**EXTRACTED RECORDS**
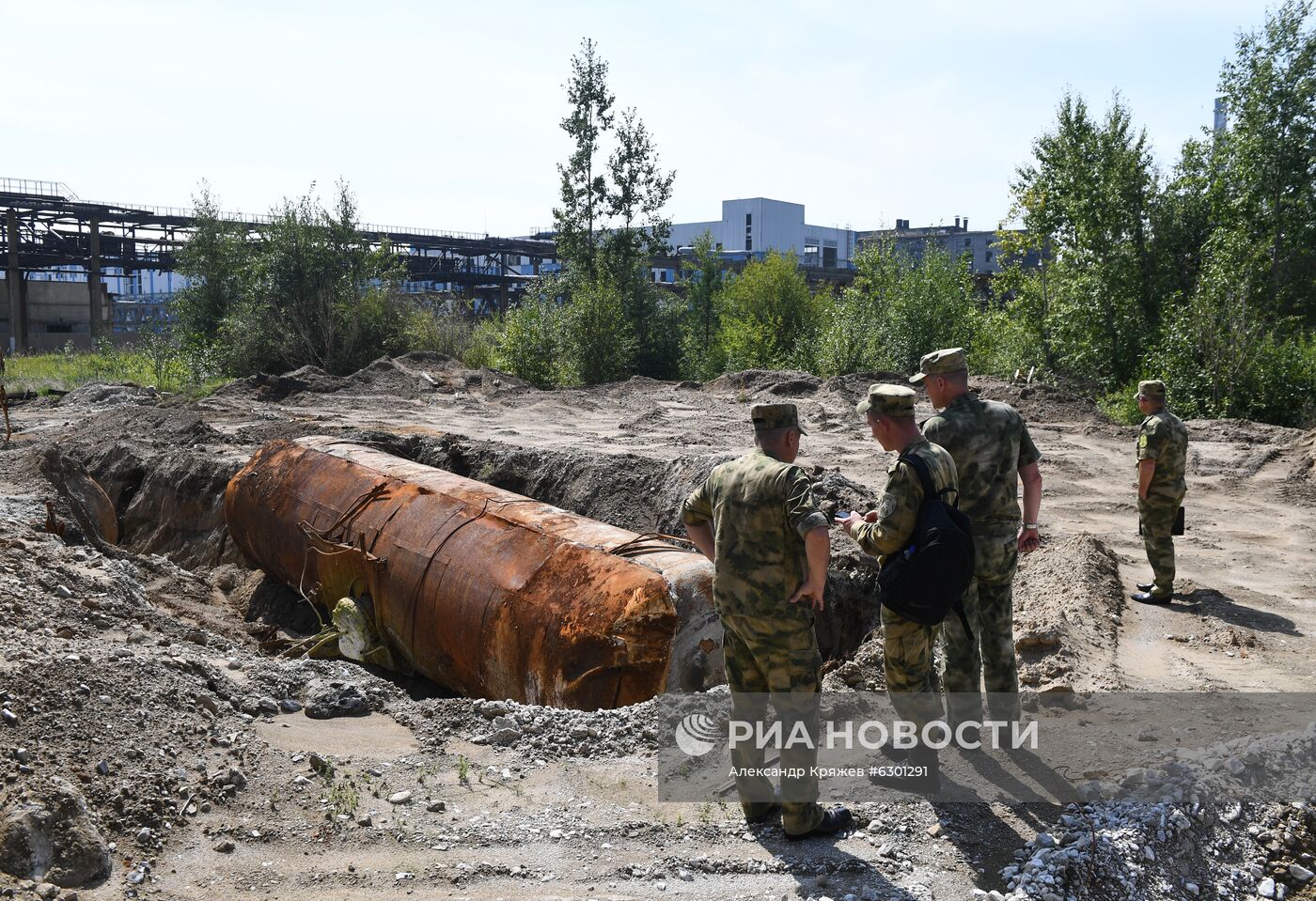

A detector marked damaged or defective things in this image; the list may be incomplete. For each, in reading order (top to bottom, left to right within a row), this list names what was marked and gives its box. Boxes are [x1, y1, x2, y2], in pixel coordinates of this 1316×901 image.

rusty metal tank [224, 436, 721, 710]
rusted tank surface [226, 436, 721, 710]
rusty industrial gantry [226, 436, 721, 710]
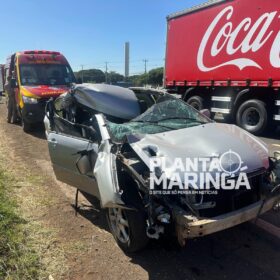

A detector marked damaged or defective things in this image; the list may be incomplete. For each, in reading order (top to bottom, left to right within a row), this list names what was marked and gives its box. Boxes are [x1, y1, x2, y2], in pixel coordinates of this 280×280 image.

shattered windshield [106, 95, 211, 142]
severely damaged car [44, 84, 280, 253]
crushed hood [127, 123, 270, 183]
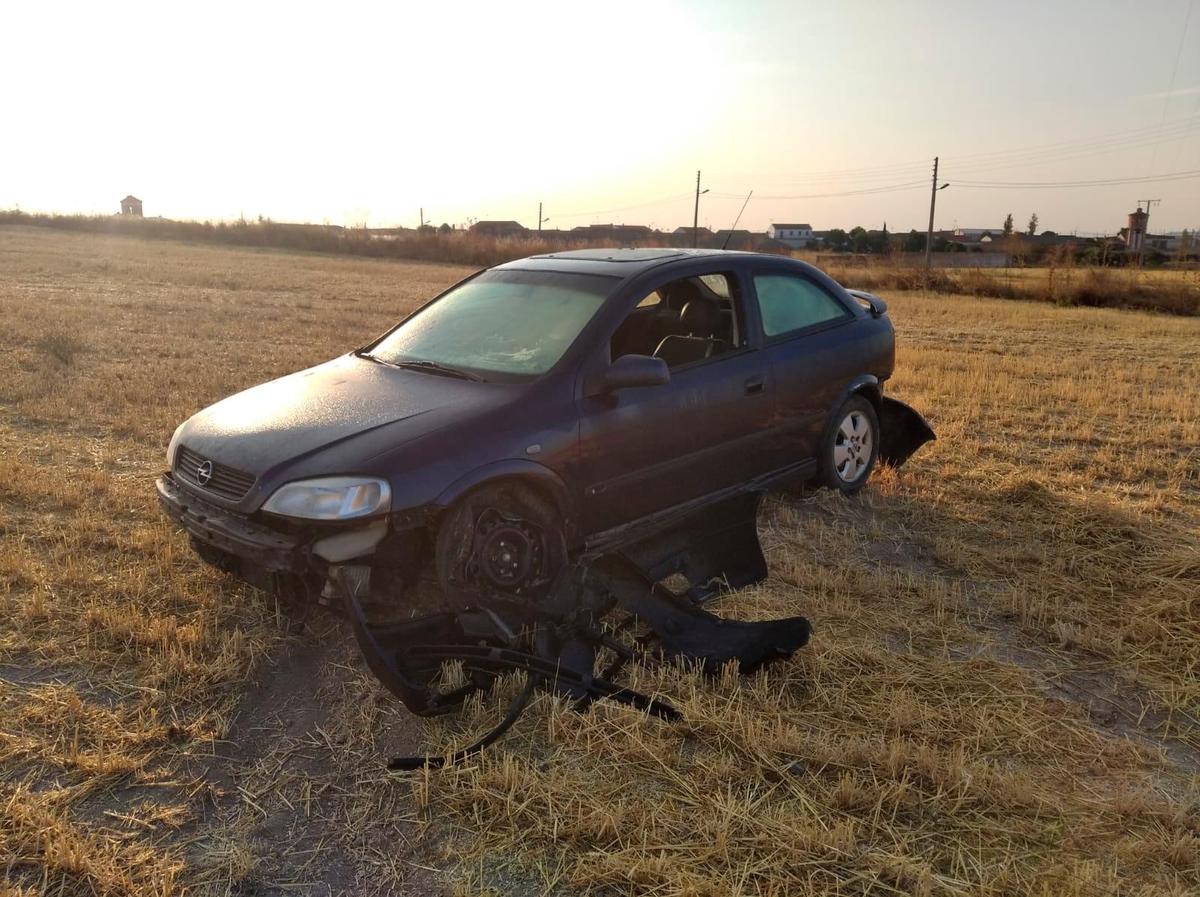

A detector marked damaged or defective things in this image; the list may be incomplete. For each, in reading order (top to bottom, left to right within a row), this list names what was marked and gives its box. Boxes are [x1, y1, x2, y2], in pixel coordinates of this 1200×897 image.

damaged car front end [157, 250, 936, 762]
detached bumper piece [340, 494, 816, 767]
torn fender liner [878, 400, 931, 470]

**DIRECTION**
Starting at the beginning of the items and ending at the line containing "rusty industrial gantry [226, 436, 721, 710]", render the items as a two-column CSV with the columns instruction and response. Give one row per item, with its text and its answer each in a single quoted field, line breaks replaced by spaces, and the pictures left out.

**THE RESPONSE**
instruction,response
"A detector marked damaged or defective things in this image; the list may be incomplete. For each, in reading order (top to bottom, left to right within a row), this list names what was marked and gives its box. Boxes are [x1, y1, x2, y2], in pixel coordinates of this 1316×901 image.","rusty metal tank [224, 436, 721, 710] rusted tank surface [226, 436, 721, 710] rusty industrial gantry [226, 436, 721, 710]"